By Tyler Harris, Wallaces Farmer
Following recent announcements by several large U.S. restaurant chains that they are severing ties to use of gestation crates in hog production, sow housing was a key topic of discussion at Wednesday's press conference at the 2012 World Pork Expo. More than 20,000 hog producers and others involved in the pork industry are gathered in Des Moines for the three-day trade show which runs June 6-8 at the Iowa State Fairgrounds.
Although food retailers have shown concern that the issue of animal welfare is consumer based, officials with the National Pork Producers Congress and National Pork Board say this issue is being driven primarily by animal rights activists.
"We're tired of these announcements that have been made simply as a get-out-of-jail-free card," says Dallas Hockman, vice president of industry relations for the National Pork Producers Council. He says the pressure put on restaurants to not buy pork that was produced on farms that use gestation crates is coming from what he says are animal rights activists. "We do not believe this is a consumer-driven demand issue."
Cost to switch from sow gestation crates to putting sows in pens would be expensive
Hockman and senior vice president of AgStar, Mark Greenwood, say the expense required to make the changes, or "retrofit" an older hog producing operation would likely have a significant impact on smaller producers. Because of these costs, about $200 to $300 per sow space, according to studies at Oklahoma State University and the University of Minnesota, Greenwood says, it will be difficult for producers to acquire the funds to make the adjustments.
"You're going to have to have a significant amount of working capital to make that investment in the pen facilities," says Greenwood. "And you inherently will not get any more value from that facility, by switching from crates to a pen gestation system for sows."
In this way, Hockman says it makes it difficult for small producers to compete and financially survive in today's hog business. "At the end of the day, it's much easier for the larger hog production operations to adapt and make such changes," he says, noting the amount of capital and availability of time to transition to the new system are key factors. "The larger hog production operations have that luxury of experimenting."
Despite the extra expense, some farms have already converted from sow crates to pens
Despite the additional cost, some farms have already made the conversion. Ron Plain, an extension livestock economist at the University of Missouri, also spoke at the World Pork Expo. He discussed survey results showing 17% of the 70 firms surveyed have already started using open-pen methods for housing sows. Based on the survey information, he estimates that number will rise to about 23% in two years. This means the "pen" will have enough room for a pregnant sow to turn around without touching the perimeter of the stall. Some of these firms that were surveyed and have already started switching to pens are larger in size, economist Plain says, with a total of 3.6 million sows among them all.
While some hog producers may be moving away from gestation stalls, Hockman says the issue is not black and white. There's more to this than just the use of stalls versus open pens, he says. One of the key issues is finding and using the most efficient method for housing sows.
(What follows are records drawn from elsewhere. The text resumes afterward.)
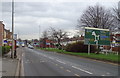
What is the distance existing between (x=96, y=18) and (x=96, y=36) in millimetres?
15433

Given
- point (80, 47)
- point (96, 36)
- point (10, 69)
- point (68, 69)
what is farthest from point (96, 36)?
point (10, 69)

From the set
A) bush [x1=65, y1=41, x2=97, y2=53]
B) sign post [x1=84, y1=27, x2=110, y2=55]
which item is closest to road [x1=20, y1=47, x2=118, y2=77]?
sign post [x1=84, y1=27, x2=110, y2=55]

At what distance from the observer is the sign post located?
39594 millimetres

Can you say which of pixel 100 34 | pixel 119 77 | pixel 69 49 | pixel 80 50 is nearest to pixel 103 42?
pixel 100 34

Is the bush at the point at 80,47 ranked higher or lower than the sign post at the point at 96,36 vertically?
lower

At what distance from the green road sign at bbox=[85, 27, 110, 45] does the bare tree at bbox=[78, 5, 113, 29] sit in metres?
12.6

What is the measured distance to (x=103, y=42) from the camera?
40594 millimetres

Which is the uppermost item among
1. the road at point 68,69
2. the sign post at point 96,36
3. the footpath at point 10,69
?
the sign post at point 96,36

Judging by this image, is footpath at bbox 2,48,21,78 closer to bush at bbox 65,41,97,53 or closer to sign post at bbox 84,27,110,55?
sign post at bbox 84,27,110,55

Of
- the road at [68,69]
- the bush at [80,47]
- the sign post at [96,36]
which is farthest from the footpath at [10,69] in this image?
the bush at [80,47]

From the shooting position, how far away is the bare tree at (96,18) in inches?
2127

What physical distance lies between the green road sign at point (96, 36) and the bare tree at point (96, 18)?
1264cm

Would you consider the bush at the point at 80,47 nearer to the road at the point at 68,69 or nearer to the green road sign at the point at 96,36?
the green road sign at the point at 96,36

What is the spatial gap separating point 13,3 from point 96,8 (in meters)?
31.2
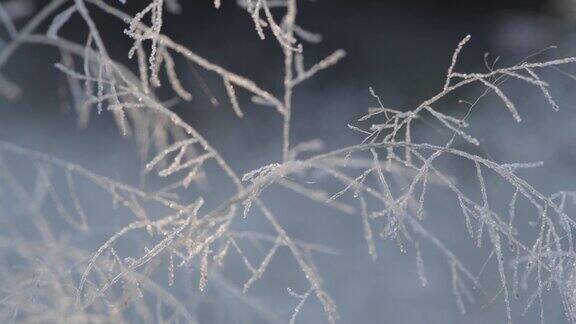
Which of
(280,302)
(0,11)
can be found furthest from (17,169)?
(0,11)

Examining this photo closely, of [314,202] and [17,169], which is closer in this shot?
[17,169]

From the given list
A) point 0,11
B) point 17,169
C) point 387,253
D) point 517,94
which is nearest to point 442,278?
point 387,253

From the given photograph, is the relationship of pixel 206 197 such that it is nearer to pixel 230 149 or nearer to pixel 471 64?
pixel 230 149

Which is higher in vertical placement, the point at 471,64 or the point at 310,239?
the point at 471,64

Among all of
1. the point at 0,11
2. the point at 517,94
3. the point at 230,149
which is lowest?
the point at 0,11

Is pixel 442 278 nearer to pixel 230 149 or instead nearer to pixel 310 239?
pixel 310 239

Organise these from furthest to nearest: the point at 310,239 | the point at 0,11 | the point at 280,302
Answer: the point at 310,239 < the point at 280,302 < the point at 0,11

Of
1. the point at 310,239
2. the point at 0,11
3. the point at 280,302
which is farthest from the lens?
the point at 310,239
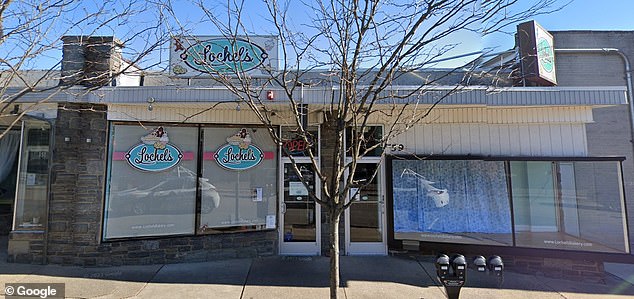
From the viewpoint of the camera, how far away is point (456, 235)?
253 inches

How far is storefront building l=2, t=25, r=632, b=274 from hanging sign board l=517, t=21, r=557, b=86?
28.2 inches

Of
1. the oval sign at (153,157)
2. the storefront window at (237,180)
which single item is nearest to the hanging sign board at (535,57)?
the storefront window at (237,180)

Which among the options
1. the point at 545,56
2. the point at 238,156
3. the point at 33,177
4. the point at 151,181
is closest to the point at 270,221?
the point at 238,156

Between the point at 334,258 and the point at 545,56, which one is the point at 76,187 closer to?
the point at 334,258

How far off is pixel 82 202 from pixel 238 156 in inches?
110

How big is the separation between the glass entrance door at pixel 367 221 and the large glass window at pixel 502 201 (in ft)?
1.12

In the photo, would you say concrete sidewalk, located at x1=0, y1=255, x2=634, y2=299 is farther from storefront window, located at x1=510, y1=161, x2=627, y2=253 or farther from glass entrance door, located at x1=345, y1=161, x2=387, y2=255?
storefront window, located at x1=510, y1=161, x2=627, y2=253

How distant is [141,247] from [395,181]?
194 inches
So far, most producers are against moving from gestation stalls to using pens for sows
For the time being, Hockman says most hog producers are against the transition away from using stalls, as gestation stalls were originally meant as a way of providing protection for sows. Sows in pens tend to fight with each other, while a sow in a gestation stall is protected from that problem. Meanwhile, the debate continues on the gestation crate issue. "I have never seen a topic that has a more visceral response and more producers engaged," he says.